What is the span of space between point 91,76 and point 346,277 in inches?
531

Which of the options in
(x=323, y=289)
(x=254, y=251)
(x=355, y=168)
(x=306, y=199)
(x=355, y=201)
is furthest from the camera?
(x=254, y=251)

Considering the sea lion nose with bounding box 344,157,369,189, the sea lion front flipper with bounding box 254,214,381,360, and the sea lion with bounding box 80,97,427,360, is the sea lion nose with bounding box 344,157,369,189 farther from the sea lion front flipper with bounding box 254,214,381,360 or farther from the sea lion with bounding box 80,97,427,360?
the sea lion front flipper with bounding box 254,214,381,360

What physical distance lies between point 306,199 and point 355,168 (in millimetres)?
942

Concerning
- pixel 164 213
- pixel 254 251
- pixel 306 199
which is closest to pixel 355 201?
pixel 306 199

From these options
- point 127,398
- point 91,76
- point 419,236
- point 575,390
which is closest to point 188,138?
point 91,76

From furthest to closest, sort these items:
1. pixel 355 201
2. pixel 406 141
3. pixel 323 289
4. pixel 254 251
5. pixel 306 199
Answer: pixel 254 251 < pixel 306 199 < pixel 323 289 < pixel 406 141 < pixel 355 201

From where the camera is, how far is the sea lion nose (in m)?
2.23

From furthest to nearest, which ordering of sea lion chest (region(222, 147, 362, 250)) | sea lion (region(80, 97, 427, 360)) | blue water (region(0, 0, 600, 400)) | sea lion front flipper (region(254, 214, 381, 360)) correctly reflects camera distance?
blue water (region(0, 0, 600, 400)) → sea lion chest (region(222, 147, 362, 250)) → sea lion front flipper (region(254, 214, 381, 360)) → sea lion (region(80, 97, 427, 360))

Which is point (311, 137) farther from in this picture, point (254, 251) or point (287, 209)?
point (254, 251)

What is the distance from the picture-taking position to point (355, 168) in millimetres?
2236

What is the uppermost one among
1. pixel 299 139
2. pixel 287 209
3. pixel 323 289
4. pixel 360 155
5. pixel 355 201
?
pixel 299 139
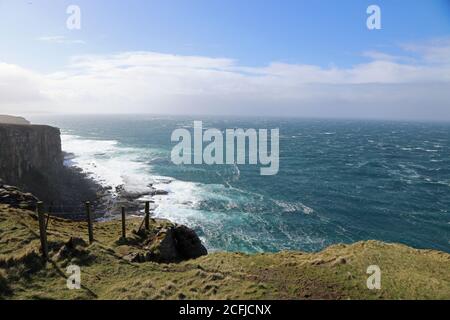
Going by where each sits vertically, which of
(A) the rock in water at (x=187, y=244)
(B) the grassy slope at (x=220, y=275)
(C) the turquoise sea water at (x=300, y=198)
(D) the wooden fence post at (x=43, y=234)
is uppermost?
(D) the wooden fence post at (x=43, y=234)

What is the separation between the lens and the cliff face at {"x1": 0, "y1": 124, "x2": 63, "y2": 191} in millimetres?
61688

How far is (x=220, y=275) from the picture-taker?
1952cm

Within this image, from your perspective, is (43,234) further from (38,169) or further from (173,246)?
(38,169)

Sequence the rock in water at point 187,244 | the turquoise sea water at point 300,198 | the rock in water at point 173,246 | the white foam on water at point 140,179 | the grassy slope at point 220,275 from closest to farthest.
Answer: the grassy slope at point 220,275 → the rock in water at point 173,246 → the rock in water at point 187,244 → the turquoise sea water at point 300,198 → the white foam on water at point 140,179

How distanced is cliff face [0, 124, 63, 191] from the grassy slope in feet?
→ 147

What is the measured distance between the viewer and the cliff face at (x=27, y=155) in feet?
202

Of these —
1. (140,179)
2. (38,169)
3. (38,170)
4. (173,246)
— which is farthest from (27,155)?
(173,246)

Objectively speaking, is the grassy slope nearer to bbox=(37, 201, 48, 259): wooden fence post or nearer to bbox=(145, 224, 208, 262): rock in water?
bbox=(37, 201, 48, 259): wooden fence post

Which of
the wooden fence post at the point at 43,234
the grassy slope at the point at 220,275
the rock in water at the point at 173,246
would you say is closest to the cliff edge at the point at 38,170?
the rock in water at the point at 173,246

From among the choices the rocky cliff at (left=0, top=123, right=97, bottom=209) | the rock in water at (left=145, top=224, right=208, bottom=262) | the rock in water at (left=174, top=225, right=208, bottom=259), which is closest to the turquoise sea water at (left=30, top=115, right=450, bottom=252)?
the rocky cliff at (left=0, top=123, right=97, bottom=209)

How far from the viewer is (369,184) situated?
79.0 meters

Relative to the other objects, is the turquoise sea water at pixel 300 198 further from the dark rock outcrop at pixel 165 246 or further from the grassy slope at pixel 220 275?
the grassy slope at pixel 220 275

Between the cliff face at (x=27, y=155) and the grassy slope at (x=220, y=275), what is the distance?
4485 centimetres

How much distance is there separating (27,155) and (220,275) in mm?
65253
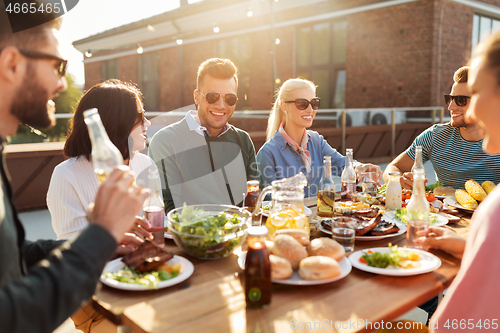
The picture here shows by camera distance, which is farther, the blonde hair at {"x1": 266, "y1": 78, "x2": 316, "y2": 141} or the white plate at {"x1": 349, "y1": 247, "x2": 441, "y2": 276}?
the blonde hair at {"x1": 266, "y1": 78, "x2": 316, "y2": 141}

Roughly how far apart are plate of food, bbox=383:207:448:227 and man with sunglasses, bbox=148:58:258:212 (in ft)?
3.99

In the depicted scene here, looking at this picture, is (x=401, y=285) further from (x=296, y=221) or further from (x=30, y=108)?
(x=30, y=108)

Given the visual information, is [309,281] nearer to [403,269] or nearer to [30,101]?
[403,269]

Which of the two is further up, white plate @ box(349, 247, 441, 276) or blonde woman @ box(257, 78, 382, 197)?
blonde woman @ box(257, 78, 382, 197)

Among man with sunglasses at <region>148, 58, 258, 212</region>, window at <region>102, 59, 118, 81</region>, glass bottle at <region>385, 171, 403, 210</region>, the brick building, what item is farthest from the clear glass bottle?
window at <region>102, 59, 118, 81</region>

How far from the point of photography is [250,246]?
1.21 meters

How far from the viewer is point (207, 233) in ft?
4.88

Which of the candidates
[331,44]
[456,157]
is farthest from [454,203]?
[331,44]

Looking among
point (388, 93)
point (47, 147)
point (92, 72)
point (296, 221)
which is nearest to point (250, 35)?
point (388, 93)

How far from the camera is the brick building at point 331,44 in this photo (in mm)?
10211

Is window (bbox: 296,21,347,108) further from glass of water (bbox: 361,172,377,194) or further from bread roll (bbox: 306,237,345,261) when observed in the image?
bread roll (bbox: 306,237,345,261)

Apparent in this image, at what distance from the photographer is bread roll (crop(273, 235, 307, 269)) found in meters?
1.40

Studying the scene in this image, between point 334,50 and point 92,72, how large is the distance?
14943 millimetres

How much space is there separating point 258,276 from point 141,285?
39cm
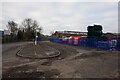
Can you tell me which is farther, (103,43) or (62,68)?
(103,43)

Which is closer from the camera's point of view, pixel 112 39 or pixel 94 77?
pixel 94 77

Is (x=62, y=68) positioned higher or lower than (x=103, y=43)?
lower

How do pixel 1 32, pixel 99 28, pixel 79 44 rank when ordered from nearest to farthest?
pixel 79 44
pixel 99 28
pixel 1 32

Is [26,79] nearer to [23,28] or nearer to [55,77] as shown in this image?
[55,77]

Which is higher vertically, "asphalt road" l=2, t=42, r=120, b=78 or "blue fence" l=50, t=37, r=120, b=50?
"blue fence" l=50, t=37, r=120, b=50

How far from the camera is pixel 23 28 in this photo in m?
89.6

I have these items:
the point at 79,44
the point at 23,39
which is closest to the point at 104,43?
the point at 79,44

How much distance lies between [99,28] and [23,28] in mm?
53027

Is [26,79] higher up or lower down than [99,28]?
lower down

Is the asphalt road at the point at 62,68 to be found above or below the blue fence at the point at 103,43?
below

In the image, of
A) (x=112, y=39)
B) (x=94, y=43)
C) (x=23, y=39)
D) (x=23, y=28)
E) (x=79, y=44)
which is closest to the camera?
(x=112, y=39)

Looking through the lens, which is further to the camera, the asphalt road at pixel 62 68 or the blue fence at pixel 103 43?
the blue fence at pixel 103 43

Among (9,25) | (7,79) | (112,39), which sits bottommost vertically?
(7,79)

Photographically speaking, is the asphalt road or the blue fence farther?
the blue fence
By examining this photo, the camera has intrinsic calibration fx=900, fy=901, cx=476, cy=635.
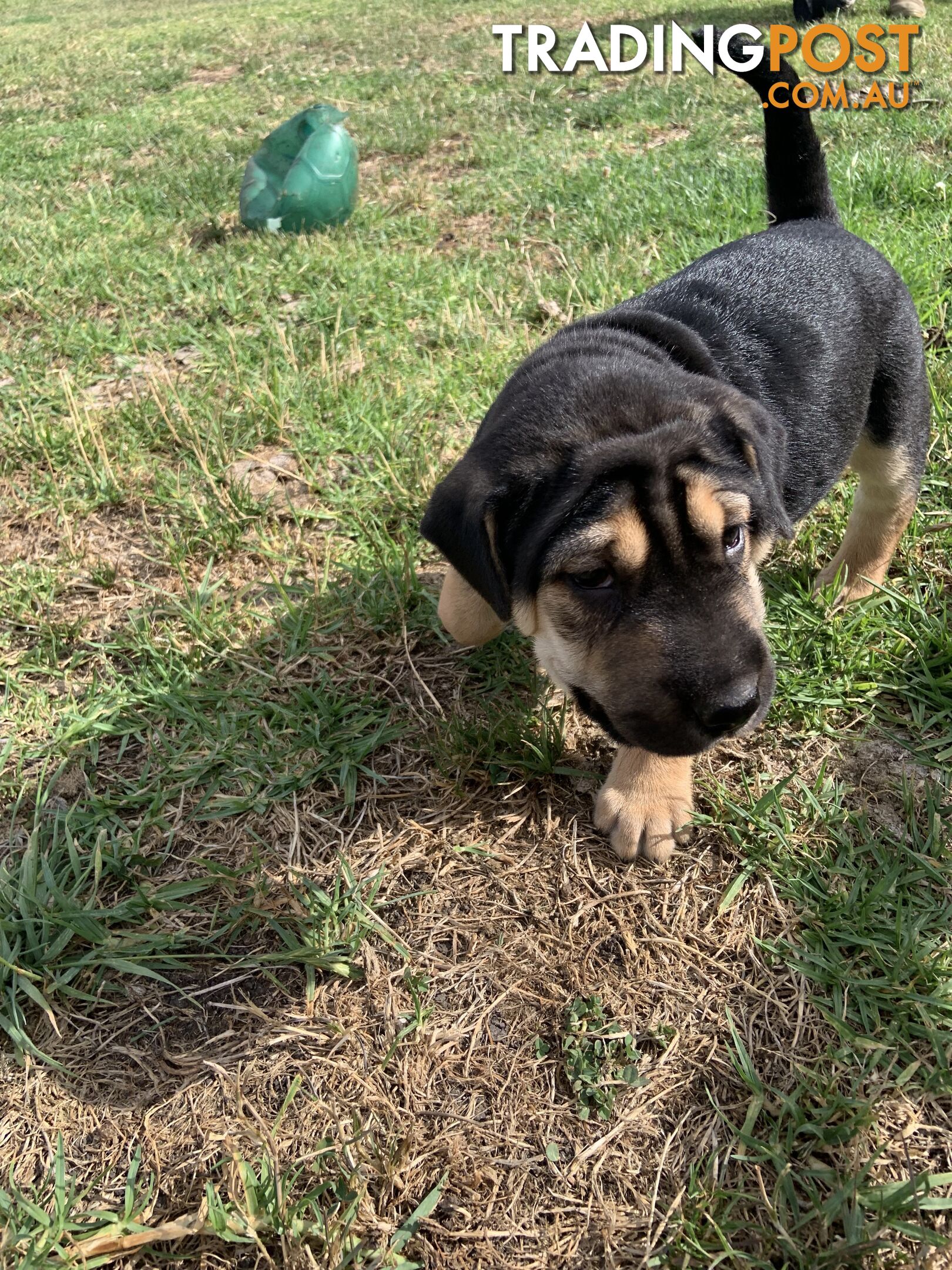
──────────────────────────────
Instructions for the task: Lay out everything from the line containing "Which is closer" down to the end of the data as a numbered list, without blank lines. Leave the pictures out.

Response to the exercise:
1. Which is closer from the camera's point of view, pixel 112 39 or pixel 94 77?
2. pixel 94 77
3. Is (x=62, y=68) positioned higher or lower than (x=103, y=43)?
4. lower
5. How do pixel 1 32, pixel 99 28, pixel 79 44 rank when ordered from nearest to farthest?
6. pixel 79 44
7. pixel 99 28
8. pixel 1 32
9. Is [26,79] nearer to [23,28] or nearer to [55,77] as shown in this image?
10. [55,77]
11. Which is higher vertically, "asphalt road" l=2, t=42, r=120, b=78 or "blue fence" l=50, t=37, r=120, b=50?
12. "blue fence" l=50, t=37, r=120, b=50
13. How far from the camera is pixel 23 28 in this photo in m?
14. 89.6
15. I have these items:
16. the point at 79,44
17. the point at 23,39
18. which is closest to the point at 104,43?
19. the point at 79,44
20. How much distance lies between [99,28] and [23,28] in mm?
21. 53027
22. Is [26,79] higher up or lower down than [99,28]?
23. lower down
24. Is the asphalt road at the point at 62,68 to be found above or below the blue fence at the point at 103,43?
25. below
26. In the image, of
27. A) (x=112, y=39)
28. B) (x=94, y=43)
29. C) (x=23, y=39)
30. D) (x=23, y=28)
31. E) (x=79, y=44)
32. which is closest to the camera?
33. (x=112, y=39)
34. Looking through the lens, which is further to the camera, the asphalt road at pixel 62 68 or the blue fence at pixel 103 43?
35. the blue fence at pixel 103 43
36. Among (9,25) | (7,79) | (112,39), which sits bottommost vertically?
37. (7,79)
38. Photographically speaking, is the asphalt road or the blue fence farther?
39. the blue fence
40. By examining this photo, the camera has intrinsic calibration fx=900, fy=901, cx=476, cy=635.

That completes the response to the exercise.